O PR apontou o Papa como exemplo, também pela humildade, “a humildade de reconhecer o erro, de reconhecer a imperfeição, de reconhecer a necessidade do recomeço”. Porém, o 25 de Abril em a ver com Francisco: Tudo, tudo: dignidade humana, paz, justiça, liberdade, igualdade, solidariedade, fraternidade, abertura, inclusão, serviço dos outros, preferência pelos ignorados, omitidos e silenciados”, assinalou.
E defendeu que é preciso um Mundo “sem senhores absolutos, monopolistas da verdade, donos da vida dos demais, pelo contrário, humildes, servindo os outros do começo ao fim da vida”.
Comparou a situação do país, há meio século, com a atual, referindo que “o 25 de Abril nasceu também num ambiente nacional de negação das liberdades, de proibição do pluralismo, de ausências básicas de saúde para mães, recém-nascidos e crianças, de taxas dramáticas de mortalidade infantil”; “de curta e insuficiente escolaridade obrigatória, de incipiente segurança social para trabalhadores rurais, para trabalhadores domésticos, para alguns setores da indústria e serviços”; e “de um milhão de emigrantes forçados, de guerras sem horizontes de paz”. 

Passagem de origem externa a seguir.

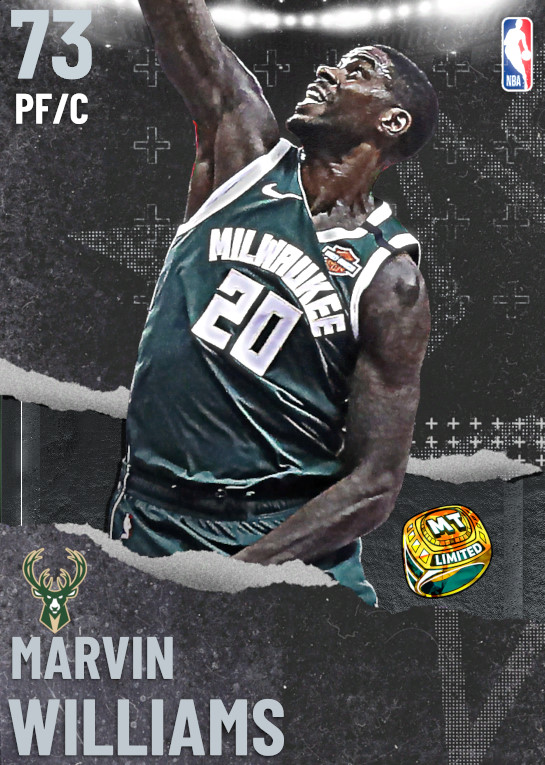 73 Marvin Williams | undefined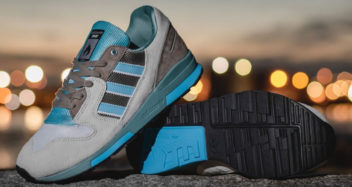 "Hanon x adidas Consortium ZX420 ""Luck of the Sea"""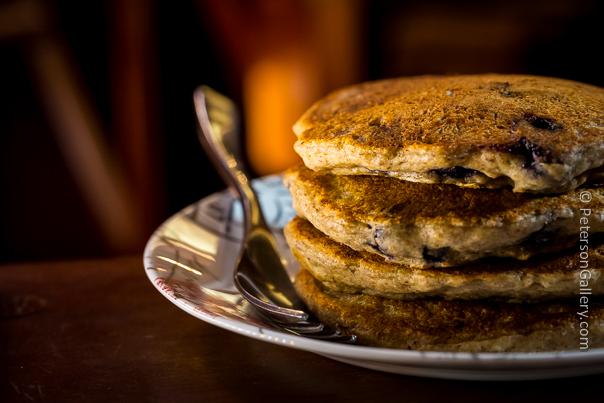 Spelt-Blueberry Pancakes fixitplan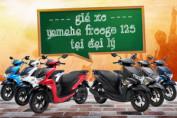 Giá xe FreeGo 2019 mới nhất hôm nay tháng 4/2019 tại đại lý Yamaha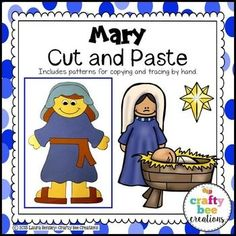 Mary Cut and Paste T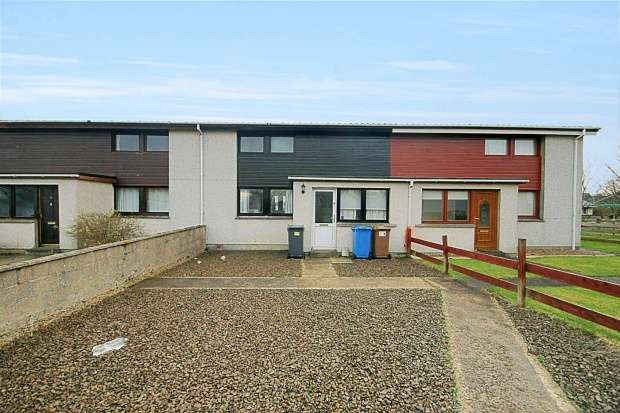 3 Bedrooms Terraced House for sale in John Kennedy Drive, Thurso, Caithness, KW14 7DZ
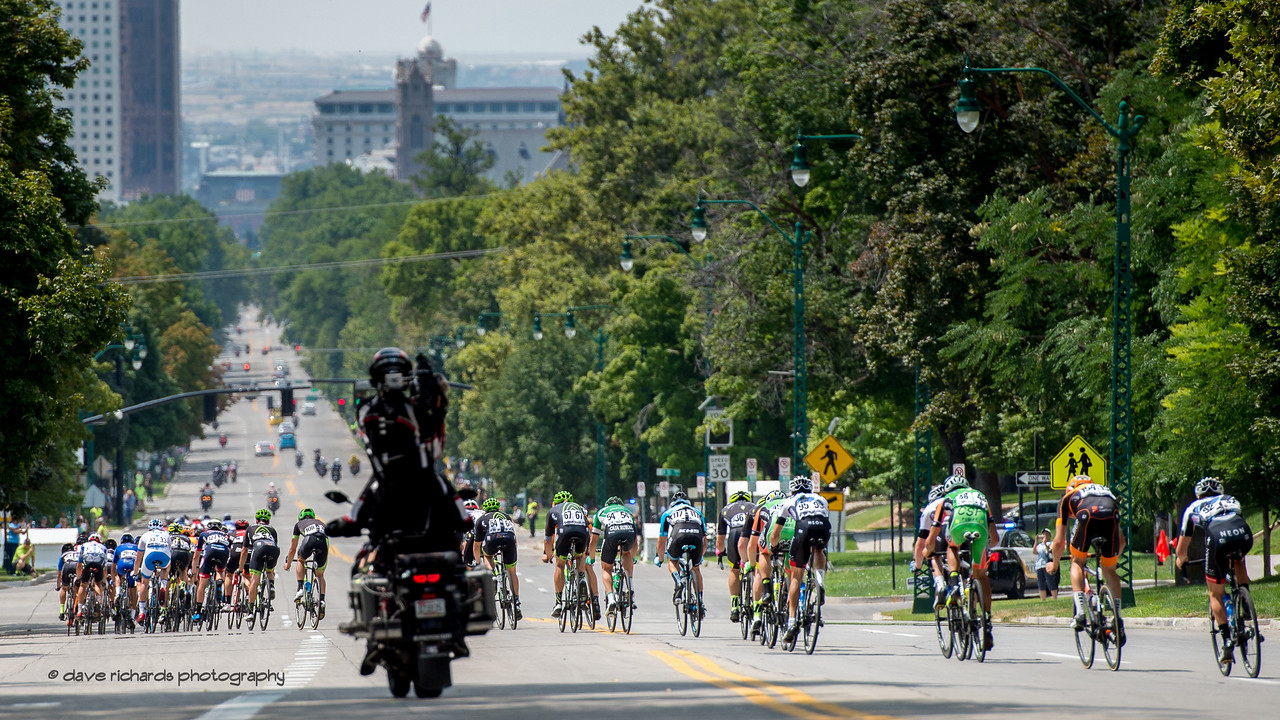 Riders begin the downhill stretch along South Temple Street. Stage 7, Salt Lake City Circuit Race,  2017 LHM Tour of Utah (Photo by Dave Richards, daverphoto.com)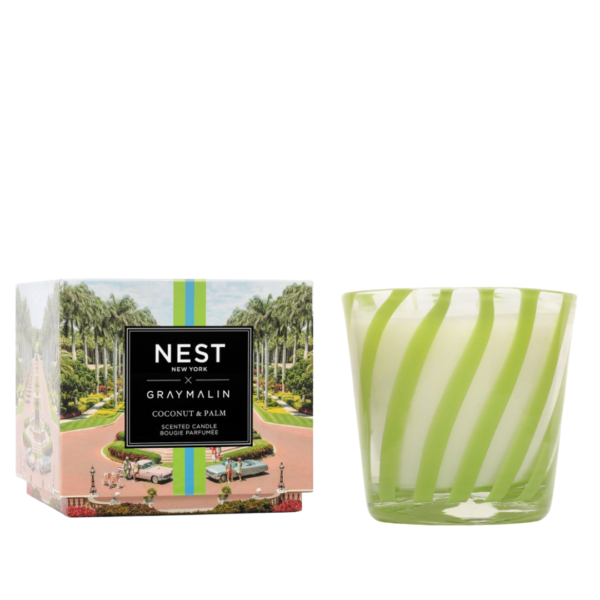 NEST New York x Gray Malin Coconut & Palm 3-Wick Candle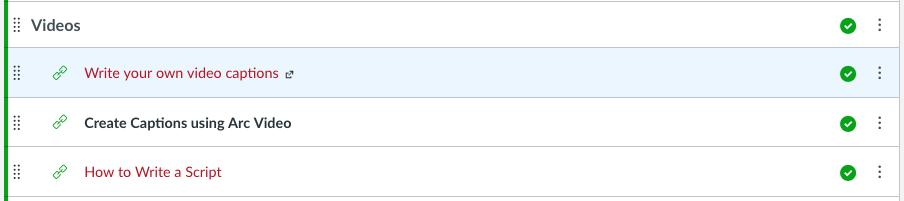 list of links inside a Module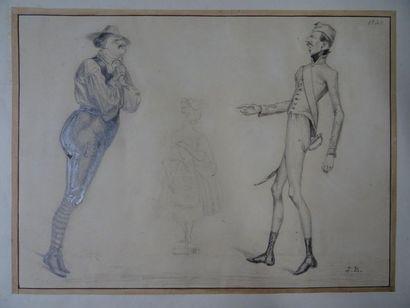 Ecole française du XIXe siècle Caricatures d'un officier Crayon, d'après une gravure,...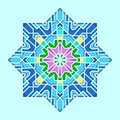 Arabesque pattern, vignette in eastern style, orient stained-glass. Design for Eid Mubarak, decorative tile of mosque 3d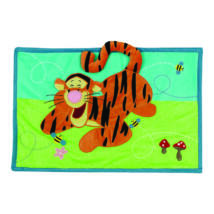 Disney 3D falikép 50x50cm Tigris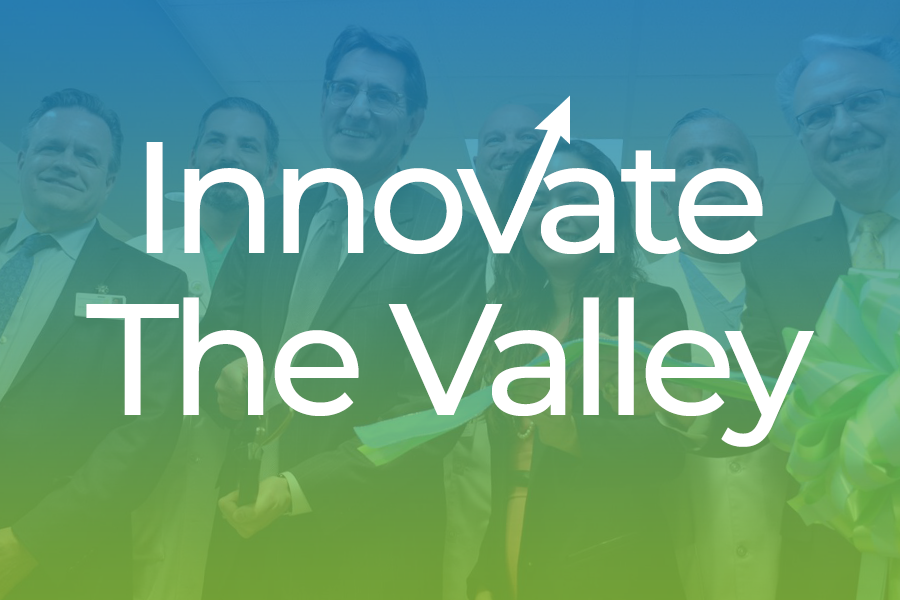 Innovate the Valley Icon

Alertou que há “tantos e tantos nacionais ou estrangeiros, emigrantes e imigrantes, flagelados por antigas, novas e novíssimas pobrezas, sem abrigo, com abrigo mas sem casa, com direitos e liberdades formalmente reconhecidos numa Constituição, mas suprimidos”, isto é, “sem garantias substanciais, há 50 anos”. “Como não deparar, nas palavras de Francisco, com a defesa desses valores estropiados há 50 anos?”, defendeu, vincando que, ante antigos e novos desafios, internos e globais, “não basta o espírito, é preciso vivê-lo, dia após dia, ano após ano, década após década, dando-lhe viço para não estiolar”. 
***
Só falta passarem as palavras do papel e dos lábios à prática. Não suceda o que alguém disse dos ateus, que gostam de Francisco, apesar de ser o Papa, e dos cristãos conservadores que gostam dele por ser o Papa, embora não perfilhem as suas ideias e ações. Porém, haja esperança!